Back to Part 1: Adventures in Trailering: Oh Canada     |     Ahead to Part 3: Adventures in Trailering: We Actually DRIVE somewhere 

Based on a 3500 pound axle, this 4×6 tag-along was built in Canada for the Canadian Military in the early 90’s as a companion to the small military utility vehicle of the time, the ILTIS.

The ILTIS, AKA Volkswagen Type 183 light utility vehicle, was built under license by the Canadian aerospace company Bombardier. In 1980, under the VW badge, they swept the the Dakar Rally podium! This vehicle is a descendent of the the VW Thing, AND was part of the lineage which eventually produced Audi’s Quattro AWD system, so they were an important part of 4WD history. They were also small, nimble and continue to have a cult following to this day, but by the 1990’s they were getting long in the tooth. Here’s a great article about the ILTIS which goes into more detail about these interesting military machines:

A few years after the order of (almost) 2000 “Iltis-Trailers” had been fulfilled by DEW out of Ottawa, the ill-fated ILTIS light Utility Vehicle was retired from service, and replaced by a different utility vehicle called a “Gee-Wagon”, made by another little outfit in Germany named Mercedes Benz. (The Canadian military continues to use G-wagons to this day).

This left the M101CDN2 trailers sitting, unused, and uncommissioned, for ten years or so, until the Canadian gov’t decided in the mid-2000’s to cut their losses and sell them off to the public. The ILTIS Jeep seemed to mostly fade from the public consciousness, aside from a few diehards that keep them going, so it would be natural to assume it’s counterpart trailer would also be lost to history?

But suddenly, OVERLANDING.

Over the years the M101CDN2 has developed its own following. And recently, as adventure trailers have become THE place to mount your rooftop tent, its desirability has also risen to new heights, along with its asking price. A US 1/4 ton military trailer hasn’t been new since the 70’s, and some versions, such as the Bantam, are even older, so a chance to get a comparatively new M101CDN2 is tempting for folks south of the border.

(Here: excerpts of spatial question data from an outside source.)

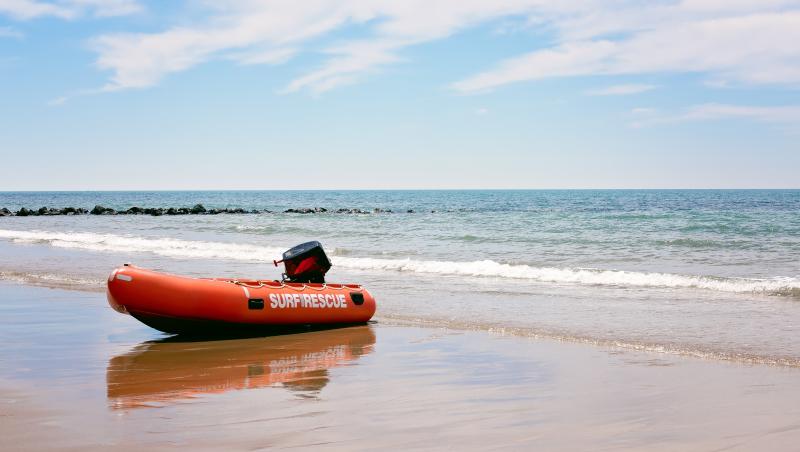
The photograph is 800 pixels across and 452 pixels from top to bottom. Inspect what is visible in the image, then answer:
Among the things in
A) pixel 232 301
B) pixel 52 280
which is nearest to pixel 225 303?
pixel 232 301

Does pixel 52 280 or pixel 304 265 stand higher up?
pixel 304 265

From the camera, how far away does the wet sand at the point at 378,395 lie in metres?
4.85

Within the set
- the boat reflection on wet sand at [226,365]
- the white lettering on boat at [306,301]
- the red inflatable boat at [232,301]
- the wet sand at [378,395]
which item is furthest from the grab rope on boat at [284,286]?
the wet sand at [378,395]

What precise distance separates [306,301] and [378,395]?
12.4 feet

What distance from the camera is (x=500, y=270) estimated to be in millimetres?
16188

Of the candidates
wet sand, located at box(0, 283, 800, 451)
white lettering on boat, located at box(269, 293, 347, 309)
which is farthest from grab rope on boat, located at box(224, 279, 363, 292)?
wet sand, located at box(0, 283, 800, 451)

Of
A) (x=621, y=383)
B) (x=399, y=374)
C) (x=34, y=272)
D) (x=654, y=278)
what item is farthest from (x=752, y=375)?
(x=34, y=272)

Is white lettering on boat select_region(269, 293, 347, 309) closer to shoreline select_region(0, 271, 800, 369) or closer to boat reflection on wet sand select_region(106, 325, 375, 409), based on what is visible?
boat reflection on wet sand select_region(106, 325, 375, 409)

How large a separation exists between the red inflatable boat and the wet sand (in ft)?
1.08

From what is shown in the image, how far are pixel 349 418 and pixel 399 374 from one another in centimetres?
155

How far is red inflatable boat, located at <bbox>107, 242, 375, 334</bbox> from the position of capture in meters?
8.59

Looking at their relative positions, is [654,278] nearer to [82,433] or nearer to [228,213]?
[82,433]


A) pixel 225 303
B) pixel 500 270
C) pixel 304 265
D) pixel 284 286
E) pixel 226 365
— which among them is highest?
pixel 304 265

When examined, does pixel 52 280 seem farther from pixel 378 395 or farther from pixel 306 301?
pixel 378 395
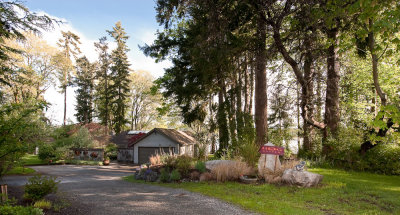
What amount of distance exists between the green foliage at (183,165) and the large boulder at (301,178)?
178 inches

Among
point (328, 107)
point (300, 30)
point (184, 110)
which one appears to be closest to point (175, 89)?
point (184, 110)

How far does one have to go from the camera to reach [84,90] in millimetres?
37656

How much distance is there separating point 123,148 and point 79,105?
52.5 feet

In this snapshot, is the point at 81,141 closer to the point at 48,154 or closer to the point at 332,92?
the point at 48,154

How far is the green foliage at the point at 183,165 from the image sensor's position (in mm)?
11523

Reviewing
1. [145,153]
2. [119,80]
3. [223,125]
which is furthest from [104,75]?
[223,125]

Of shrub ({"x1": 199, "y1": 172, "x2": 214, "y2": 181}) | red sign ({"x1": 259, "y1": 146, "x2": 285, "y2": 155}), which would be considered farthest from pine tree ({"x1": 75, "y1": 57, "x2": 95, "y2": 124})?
red sign ({"x1": 259, "y1": 146, "x2": 285, "y2": 155})

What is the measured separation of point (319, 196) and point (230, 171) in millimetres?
3637

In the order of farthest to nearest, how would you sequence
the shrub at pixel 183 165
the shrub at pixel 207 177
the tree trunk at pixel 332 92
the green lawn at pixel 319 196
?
the tree trunk at pixel 332 92
the shrub at pixel 183 165
the shrub at pixel 207 177
the green lawn at pixel 319 196

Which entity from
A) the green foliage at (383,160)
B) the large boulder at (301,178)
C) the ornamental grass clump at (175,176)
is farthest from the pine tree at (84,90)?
the green foliage at (383,160)

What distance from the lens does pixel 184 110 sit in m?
17.1

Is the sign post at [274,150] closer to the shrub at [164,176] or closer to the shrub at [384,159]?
the shrub at [164,176]

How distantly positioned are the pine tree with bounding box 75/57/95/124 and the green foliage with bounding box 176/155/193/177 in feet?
98.9

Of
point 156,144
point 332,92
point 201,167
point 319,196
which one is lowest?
point 319,196
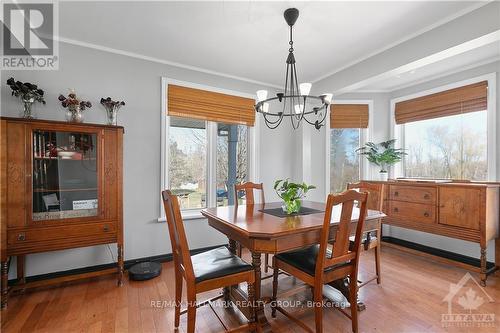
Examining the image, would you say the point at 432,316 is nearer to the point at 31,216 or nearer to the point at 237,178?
the point at 237,178

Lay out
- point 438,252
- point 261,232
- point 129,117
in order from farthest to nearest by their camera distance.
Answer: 1. point 438,252
2. point 129,117
3. point 261,232

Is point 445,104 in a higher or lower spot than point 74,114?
higher

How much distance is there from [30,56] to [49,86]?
1.19 ft

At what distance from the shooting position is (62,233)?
7.47ft

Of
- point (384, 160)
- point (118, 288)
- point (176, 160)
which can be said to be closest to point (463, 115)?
point (384, 160)

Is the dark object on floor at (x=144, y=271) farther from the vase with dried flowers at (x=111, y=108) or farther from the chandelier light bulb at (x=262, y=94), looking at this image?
the chandelier light bulb at (x=262, y=94)

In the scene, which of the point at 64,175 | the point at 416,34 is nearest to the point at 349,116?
the point at 416,34

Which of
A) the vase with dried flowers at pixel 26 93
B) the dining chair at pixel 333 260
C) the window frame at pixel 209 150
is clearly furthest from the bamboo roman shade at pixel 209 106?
the dining chair at pixel 333 260

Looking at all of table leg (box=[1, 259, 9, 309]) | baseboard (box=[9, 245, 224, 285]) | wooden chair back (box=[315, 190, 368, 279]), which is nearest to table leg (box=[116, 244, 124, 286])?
baseboard (box=[9, 245, 224, 285])

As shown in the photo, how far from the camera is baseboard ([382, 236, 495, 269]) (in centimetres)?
292

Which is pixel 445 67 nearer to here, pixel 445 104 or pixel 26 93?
pixel 445 104

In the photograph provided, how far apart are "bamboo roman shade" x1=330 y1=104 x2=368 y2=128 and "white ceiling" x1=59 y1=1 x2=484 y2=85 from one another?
1039 mm

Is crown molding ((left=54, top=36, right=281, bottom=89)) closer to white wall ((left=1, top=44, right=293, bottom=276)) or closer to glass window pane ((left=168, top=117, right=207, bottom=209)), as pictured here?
white wall ((left=1, top=44, right=293, bottom=276))

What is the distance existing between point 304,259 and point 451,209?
2150 millimetres
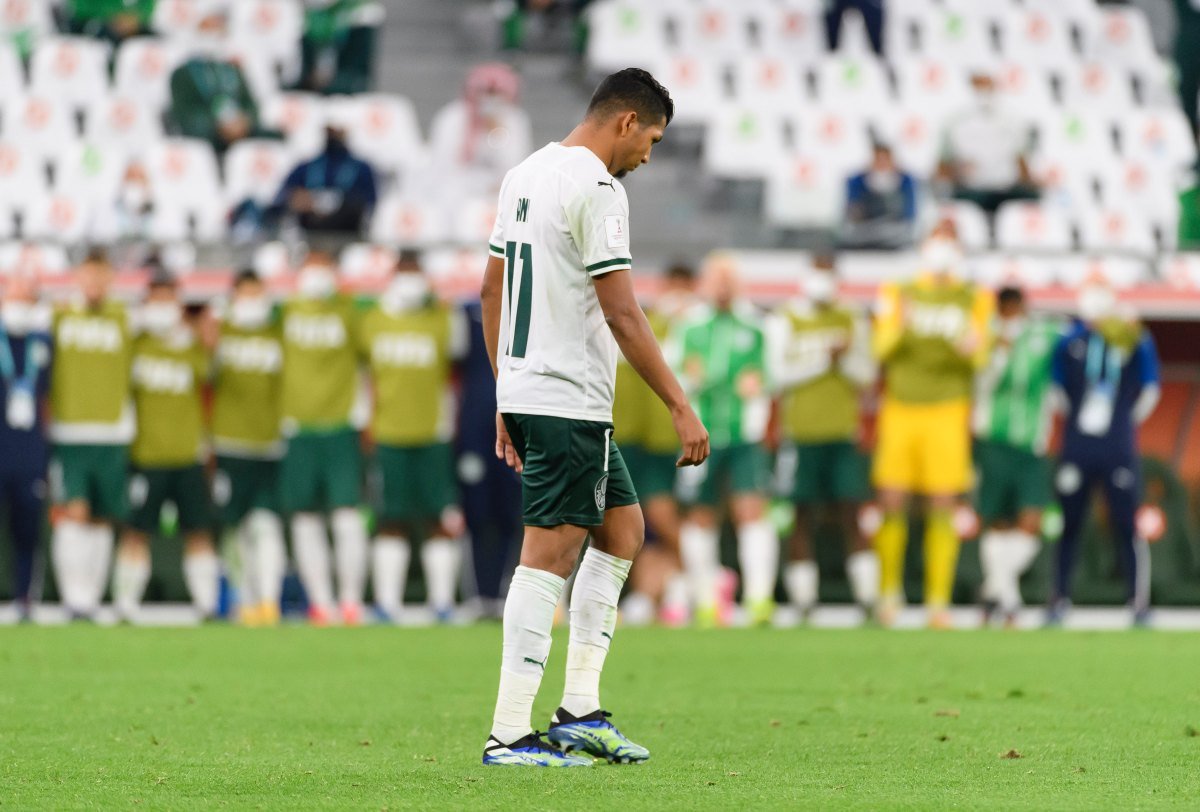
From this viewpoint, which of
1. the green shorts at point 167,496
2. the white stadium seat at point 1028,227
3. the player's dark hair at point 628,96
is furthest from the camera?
the white stadium seat at point 1028,227

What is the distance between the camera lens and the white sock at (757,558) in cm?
1366

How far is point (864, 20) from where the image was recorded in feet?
71.2

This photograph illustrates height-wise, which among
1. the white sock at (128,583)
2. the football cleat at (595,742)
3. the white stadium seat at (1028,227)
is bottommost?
the white sock at (128,583)

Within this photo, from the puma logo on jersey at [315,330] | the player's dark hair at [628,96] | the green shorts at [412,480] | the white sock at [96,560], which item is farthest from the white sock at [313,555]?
the player's dark hair at [628,96]

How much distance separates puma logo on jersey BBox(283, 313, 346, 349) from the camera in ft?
45.2

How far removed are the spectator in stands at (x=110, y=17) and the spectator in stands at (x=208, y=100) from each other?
1.65 meters

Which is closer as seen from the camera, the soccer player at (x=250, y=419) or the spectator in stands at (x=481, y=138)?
the soccer player at (x=250, y=419)

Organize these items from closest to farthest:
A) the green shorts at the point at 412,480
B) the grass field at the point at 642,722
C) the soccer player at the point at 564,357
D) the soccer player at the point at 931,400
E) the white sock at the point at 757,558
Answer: the grass field at the point at 642,722 → the soccer player at the point at 564,357 → the soccer player at the point at 931,400 → the white sock at the point at 757,558 → the green shorts at the point at 412,480

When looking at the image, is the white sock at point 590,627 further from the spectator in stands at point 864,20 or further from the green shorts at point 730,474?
the spectator in stands at point 864,20

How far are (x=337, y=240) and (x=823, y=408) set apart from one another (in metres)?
4.17

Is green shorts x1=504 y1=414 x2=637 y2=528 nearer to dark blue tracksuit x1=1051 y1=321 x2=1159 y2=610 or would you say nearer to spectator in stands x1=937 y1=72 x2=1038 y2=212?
dark blue tracksuit x1=1051 y1=321 x2=1159 y2=610

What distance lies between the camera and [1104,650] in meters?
11.1

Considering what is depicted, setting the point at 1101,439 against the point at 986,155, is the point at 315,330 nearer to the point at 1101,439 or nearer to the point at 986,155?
the point at 1101,439

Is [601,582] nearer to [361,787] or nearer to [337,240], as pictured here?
[361,787]
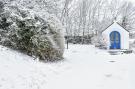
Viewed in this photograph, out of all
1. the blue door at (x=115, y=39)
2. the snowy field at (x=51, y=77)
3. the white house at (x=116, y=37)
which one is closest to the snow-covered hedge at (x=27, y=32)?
the snowy field at (x=51, y=77)

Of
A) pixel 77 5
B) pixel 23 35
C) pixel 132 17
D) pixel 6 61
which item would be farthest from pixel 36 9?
pixel 132 17

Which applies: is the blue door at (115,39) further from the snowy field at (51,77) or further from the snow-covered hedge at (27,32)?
the snowy field at (51,77)

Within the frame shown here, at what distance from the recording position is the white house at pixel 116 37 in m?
21.0

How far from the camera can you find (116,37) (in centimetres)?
2131

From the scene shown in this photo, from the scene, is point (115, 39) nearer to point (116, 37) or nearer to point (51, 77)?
point (116, 37)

Not Your Grandfather’s M101

This Canadian model is a small, 1/4 ton trailer, but super beefy (I did mention the 3500 pound axles?). The form factor is almost exactly a duplicate of the older US M416 utility. This trailer is lauded as a tough-as-nails off-road/utility/adventure/everything trailer. It has a lunette tow-point, with rotation in all directions, and a spring inside. It also has shock absorbers to dampen those very stiff military wrap leaf springs. All this assumes that you can find one AND you are willing to pay. I’ve seen several locally lately, advertised for four to five thousand dollars. Yep – for a bare bones, somewhat rusty, military trailer… FROM THE 90’s! New in comparison to the M416 maybe, but still 27 years old at this point!

Until 2 weeks ago, an M101CDN2 was but an abstract wish of mine. But as I alluded to in Part 1, my half-hearted searches slowly stretched nationwide, and suddenly this little gem popped up. The price was reasonable, the condition appeared better than average, and a chat with its owner gave me a good feeling. There were only one thousand five hundred and sixty three problems. Each of them was a kilometer I’d have to travel there and back, to go and get it.

All part of the adventure? I thought so. Which is why I’m actually going to get it, and haul it home!

The owner seemed genuine and very accomodating. He agreed to wait a few weeks for me to make the trip and even offered to let me camp on his property the night I get there. I leave next Wednesday. That means Part 3 is now a foregone conclusion?